## ASSIGNMENT
Reproduce the passage of the text on the SQL Server backup tool starting at "The tool is called" and ending at "Let's get started.".

Microsoft has released a tool that will easily backup SQL Databases to Azure by simply installing a tool on the fileserver where you store your backups.
The tool is called the Microsoft SQL Server Backup to Microsoft Azure Tool.
You install the tool on a Server where you store database backups and you point the tool to an Azure Blob Storage Account and a folder on your server. Anytime a SQL backup is placed in the folder the tool will encrypt and compress the backup and store it in Azure. It it's place it leaves a stub file that you can use to restore the backup just like a regular SQL Backup.
Many of you have probably heard that starting in SQL Server 2012 you can backup a database to an Azure Blob store straight from SQL Server Management Studio. With this tool you can store backups from any version of SQL from 2005 and up in Azure.
Let's get started.
The tool is a free download and can be found here: http://www.microsoft.com/en-us/download/details.aspx?id=40740
It will run on Windows 7 SP1, Window 8, Windows 8.1, Windows Server 2008 R2 SP1, and Windows Server 2012 R2.

## COLLECTED DATA
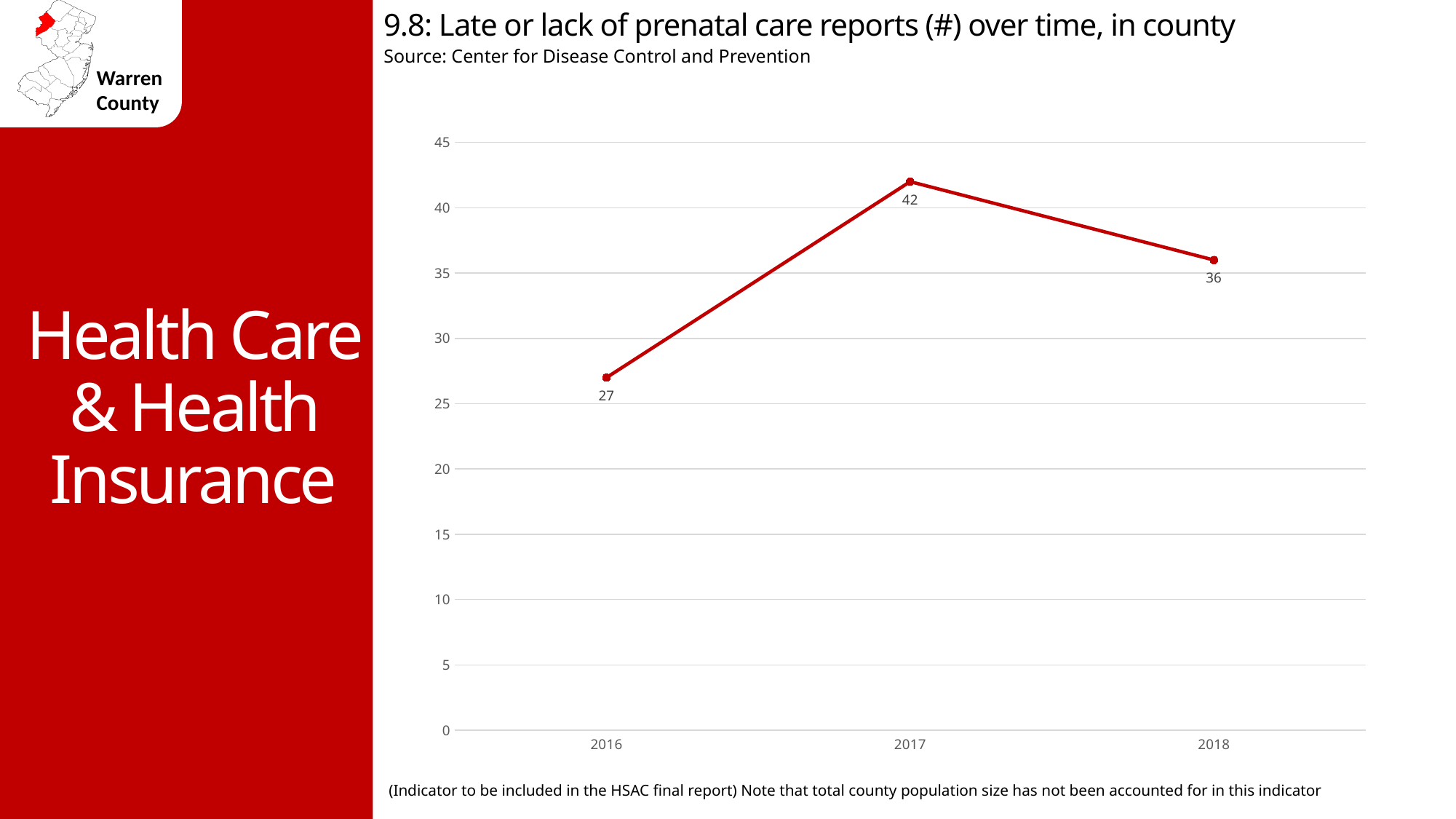
What is the source of the data shown in the chart? Center for Disease Control and Prevention What kind of chart is shown on the slide? line chart What is the number of late or lack of prenatal care reports in 2018? 36 Which year has more late or lack of prenatal care reports, 2016 or 2018? 2018 What is the difference between the number of reports in 2017 and 2016? 15 Is the value for 2018 greater or less than 40? less What is the number of late or lack of prenatal care reports in 2017? 42 What is the difference between the number of reports in 2017 and 2018? 6 How many years are plotted on the chart? 3 Which year has the highest number of late or lack of prenatal care reports? 2017 What is the number of late or lack of prenatal care reports in 2016? 27 Which year has the lowest number of late or lack of prenatal care reports? 2016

## RESULT BELOW
The tool is called the Microsoft SQL Server Backup to Microsoft Azure Tool.
You install the tool on a Server where you store database backups and you point the tool to an Azure Blob Storage Account and a folder on your server. Anytime a SQL backup is placed in the folder the tool will encrypt and compress the backup and store it in Azure. It it's place it leaves a stub file that you can use to restore the backup just like a regular SQL Backup.
Many of you have probably heard that starting in SQL Server 2012 you can backup a database to an Azure Blob store straight from SQL Server Management Studio. With this tool you can store backups from any version of SQL from 2005 and up in Azure.
Let's get started.